Please join us this Friday as Julian Grove from the Linguistics Department presents more work on presuppositions.
Date and time: Friday, January 19, 11:00 a.m. – 12:50 p.m.
Location: Stuart 209 (Philosophy seminar room)
Title: Presuppositions as scope-takers
Abstract:
According to satisfaction-based accounts of presupposition, an expression’s presuppositions project out of a context surrounding the expression only if that context doesn’t satisfy (i.e., entail) the presuppositions. For example, the existence presupposition triggered by ‘his children’ in (1)
(1) If John has children, then his children are bald.
doesn’t project because the context provided by (1) itself is taken to include the information satisfying this presupposition contained in the antecedent.

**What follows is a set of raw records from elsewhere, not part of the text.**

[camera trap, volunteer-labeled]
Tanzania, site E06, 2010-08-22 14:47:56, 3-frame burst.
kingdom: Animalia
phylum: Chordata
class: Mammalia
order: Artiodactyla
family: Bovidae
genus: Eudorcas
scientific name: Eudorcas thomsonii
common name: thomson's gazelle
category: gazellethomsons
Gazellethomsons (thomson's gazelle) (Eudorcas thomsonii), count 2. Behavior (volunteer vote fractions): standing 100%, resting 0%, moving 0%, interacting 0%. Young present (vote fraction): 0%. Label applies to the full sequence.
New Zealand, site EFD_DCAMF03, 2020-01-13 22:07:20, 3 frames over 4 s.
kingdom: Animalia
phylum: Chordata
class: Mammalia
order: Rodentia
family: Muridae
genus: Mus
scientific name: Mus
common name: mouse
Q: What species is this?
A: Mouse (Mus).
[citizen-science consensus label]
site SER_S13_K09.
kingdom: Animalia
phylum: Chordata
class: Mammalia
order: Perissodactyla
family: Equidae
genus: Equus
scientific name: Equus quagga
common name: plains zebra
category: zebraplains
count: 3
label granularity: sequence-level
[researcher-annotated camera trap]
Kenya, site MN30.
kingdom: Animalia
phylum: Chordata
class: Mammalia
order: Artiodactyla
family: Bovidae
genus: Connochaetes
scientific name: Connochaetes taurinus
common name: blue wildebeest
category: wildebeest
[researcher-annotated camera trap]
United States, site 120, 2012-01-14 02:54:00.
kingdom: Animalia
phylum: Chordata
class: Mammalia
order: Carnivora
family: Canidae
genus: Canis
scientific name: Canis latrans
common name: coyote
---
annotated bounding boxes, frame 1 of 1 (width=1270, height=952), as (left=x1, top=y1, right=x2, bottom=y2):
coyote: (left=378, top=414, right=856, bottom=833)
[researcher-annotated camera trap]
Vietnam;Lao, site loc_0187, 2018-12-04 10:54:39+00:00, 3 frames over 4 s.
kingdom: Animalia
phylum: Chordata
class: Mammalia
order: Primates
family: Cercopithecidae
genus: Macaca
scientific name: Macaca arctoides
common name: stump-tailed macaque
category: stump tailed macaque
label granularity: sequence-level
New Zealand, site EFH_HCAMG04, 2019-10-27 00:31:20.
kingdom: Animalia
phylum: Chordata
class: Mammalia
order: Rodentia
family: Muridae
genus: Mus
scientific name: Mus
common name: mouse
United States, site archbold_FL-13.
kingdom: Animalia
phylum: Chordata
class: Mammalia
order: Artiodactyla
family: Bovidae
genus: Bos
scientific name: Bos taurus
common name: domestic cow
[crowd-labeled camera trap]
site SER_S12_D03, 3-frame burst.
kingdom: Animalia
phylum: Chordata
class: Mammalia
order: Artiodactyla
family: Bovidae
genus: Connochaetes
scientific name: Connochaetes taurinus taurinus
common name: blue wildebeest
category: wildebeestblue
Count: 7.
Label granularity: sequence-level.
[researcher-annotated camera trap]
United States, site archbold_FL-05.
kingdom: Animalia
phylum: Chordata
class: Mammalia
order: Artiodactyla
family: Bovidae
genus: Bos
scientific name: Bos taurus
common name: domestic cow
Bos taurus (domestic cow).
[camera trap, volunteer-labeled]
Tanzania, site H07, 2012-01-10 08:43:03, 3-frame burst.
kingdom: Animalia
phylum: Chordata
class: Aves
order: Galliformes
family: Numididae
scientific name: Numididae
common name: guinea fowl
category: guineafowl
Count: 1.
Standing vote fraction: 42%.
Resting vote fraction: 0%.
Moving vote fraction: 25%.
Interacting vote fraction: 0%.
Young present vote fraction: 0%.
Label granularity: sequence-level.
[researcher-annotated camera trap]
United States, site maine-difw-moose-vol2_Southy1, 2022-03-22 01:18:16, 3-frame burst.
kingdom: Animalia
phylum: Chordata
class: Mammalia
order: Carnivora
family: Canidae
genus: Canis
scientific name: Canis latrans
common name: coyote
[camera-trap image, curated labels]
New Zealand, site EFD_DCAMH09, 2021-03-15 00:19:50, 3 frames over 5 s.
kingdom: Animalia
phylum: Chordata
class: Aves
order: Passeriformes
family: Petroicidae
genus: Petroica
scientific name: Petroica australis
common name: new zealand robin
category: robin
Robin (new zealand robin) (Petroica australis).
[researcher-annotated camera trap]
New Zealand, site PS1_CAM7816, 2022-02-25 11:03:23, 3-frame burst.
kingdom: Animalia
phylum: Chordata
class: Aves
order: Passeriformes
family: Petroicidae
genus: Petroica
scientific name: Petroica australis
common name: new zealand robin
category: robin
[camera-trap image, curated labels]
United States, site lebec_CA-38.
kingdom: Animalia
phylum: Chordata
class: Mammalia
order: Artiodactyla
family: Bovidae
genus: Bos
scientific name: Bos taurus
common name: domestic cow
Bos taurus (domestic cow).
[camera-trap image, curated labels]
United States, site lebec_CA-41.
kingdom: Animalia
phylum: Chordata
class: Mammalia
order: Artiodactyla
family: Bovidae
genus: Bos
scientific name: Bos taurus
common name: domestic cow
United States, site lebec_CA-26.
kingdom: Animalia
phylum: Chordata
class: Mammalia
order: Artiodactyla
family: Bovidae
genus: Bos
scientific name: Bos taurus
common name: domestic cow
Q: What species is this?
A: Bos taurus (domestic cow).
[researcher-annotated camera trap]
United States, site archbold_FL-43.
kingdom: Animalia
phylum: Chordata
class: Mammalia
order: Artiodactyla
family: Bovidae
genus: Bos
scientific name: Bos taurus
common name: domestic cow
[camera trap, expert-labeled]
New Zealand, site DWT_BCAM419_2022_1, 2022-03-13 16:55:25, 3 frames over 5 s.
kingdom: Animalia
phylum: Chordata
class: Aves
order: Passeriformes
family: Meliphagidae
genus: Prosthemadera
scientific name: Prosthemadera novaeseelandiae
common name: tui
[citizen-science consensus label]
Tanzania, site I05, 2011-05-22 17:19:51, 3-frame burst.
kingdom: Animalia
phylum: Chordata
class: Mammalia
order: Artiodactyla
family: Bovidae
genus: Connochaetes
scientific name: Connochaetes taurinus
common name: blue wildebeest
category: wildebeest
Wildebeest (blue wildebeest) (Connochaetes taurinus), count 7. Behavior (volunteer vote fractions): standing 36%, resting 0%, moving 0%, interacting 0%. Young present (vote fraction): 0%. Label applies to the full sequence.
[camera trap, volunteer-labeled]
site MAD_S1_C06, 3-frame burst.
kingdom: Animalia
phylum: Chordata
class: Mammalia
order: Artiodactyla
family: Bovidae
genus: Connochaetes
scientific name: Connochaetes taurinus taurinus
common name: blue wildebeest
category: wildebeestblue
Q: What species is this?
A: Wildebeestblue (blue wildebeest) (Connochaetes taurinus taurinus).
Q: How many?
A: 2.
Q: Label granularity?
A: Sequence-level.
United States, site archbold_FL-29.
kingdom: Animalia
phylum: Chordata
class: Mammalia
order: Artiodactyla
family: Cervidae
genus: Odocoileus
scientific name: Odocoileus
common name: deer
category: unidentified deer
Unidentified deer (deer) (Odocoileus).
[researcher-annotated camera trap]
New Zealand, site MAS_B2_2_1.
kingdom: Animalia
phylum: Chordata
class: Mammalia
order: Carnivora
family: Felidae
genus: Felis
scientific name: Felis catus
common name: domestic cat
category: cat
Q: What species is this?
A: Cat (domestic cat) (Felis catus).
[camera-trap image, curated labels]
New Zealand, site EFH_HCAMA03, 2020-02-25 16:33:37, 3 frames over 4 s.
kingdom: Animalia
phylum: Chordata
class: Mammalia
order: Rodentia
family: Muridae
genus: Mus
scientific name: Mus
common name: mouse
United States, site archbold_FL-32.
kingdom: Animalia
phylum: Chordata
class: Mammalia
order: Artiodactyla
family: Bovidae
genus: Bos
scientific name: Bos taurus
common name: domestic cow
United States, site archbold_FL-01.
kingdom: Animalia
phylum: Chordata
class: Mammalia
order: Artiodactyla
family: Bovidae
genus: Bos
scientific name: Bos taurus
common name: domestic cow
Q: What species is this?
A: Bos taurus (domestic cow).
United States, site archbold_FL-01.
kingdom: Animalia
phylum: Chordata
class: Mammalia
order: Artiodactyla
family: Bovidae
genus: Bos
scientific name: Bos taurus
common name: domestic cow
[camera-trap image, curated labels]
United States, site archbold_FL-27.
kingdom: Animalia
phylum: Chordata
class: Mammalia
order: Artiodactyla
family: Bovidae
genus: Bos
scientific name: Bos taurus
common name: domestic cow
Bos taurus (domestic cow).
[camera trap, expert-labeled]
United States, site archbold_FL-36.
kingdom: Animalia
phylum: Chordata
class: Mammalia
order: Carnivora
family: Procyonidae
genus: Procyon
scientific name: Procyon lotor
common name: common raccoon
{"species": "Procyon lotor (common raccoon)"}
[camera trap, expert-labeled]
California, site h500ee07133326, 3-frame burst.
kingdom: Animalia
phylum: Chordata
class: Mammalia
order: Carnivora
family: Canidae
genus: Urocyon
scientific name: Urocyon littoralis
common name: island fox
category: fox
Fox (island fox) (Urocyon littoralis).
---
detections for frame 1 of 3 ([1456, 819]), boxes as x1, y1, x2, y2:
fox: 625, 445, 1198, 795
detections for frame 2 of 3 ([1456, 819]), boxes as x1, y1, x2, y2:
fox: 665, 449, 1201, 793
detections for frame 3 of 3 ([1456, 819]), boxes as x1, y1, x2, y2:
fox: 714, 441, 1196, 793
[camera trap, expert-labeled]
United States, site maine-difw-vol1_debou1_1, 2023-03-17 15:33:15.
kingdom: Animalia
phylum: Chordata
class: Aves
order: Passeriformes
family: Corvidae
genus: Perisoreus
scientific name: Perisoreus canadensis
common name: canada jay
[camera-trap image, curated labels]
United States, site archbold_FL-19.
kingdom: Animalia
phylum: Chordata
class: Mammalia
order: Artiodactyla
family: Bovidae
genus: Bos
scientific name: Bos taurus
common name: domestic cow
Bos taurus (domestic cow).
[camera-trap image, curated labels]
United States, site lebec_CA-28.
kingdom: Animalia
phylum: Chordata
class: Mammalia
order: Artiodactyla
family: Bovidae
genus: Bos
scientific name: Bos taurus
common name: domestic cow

One apparent difficulty for a standard satisfaction framework, like the one of Heim (1983; 1992), is that presuppositions are always assessed against their local contexts, which are determined through semantic compositional rules by the immediate syntactic contexts of their triggers. For example, apparently neither (2) nor (3) has presuppositions.
(2) Mary believes John read the book, and she believes he regrets reading it.
(3) John read the book, and Mary believes he regrets reading it.
But Heim (1992) predicts, based on the semantics alone, that the second conjuncts of (2) and (3) presuppose that Mary believes John read the book, not that he in fact read it; hence, while (2) should be presupposition-free, the same status for (3) requires extra explanation. Intuitively, we would like to say of the presuppositions in (3) that they are assessed, not in the local context provided by Mary’s beliefs, but against the common ground. It is as though they have QR’d:
[John read the book, and [“I’m the presupposition triggered by ‘regret’! Satisfy me here!”]_i [Mary believes he t_i regrets reading it]]
In this talk, I argue that the scope-taking behavior of presuppositions falls out naturally from a treatment of them in terms of graded monads. This treatment follows the work of Shan (2001; 2005) and Charlow (2014), who use (non-graded) monads in analyzing various other linguistic phenomena that appear to exhibit scopal side-effects. As a result, presuppositions can be handled through run-of-the-mill compositional principles (like functional application) enriched with a small set of operations for handling presupposition. I present analyses, within the monadic framework, of presupposition filtering in discourse-update and conditionals. Finally, I argue that allowing presuppositions to take scope allows for a natural response to Geurts’s (1996) “proviso problem”.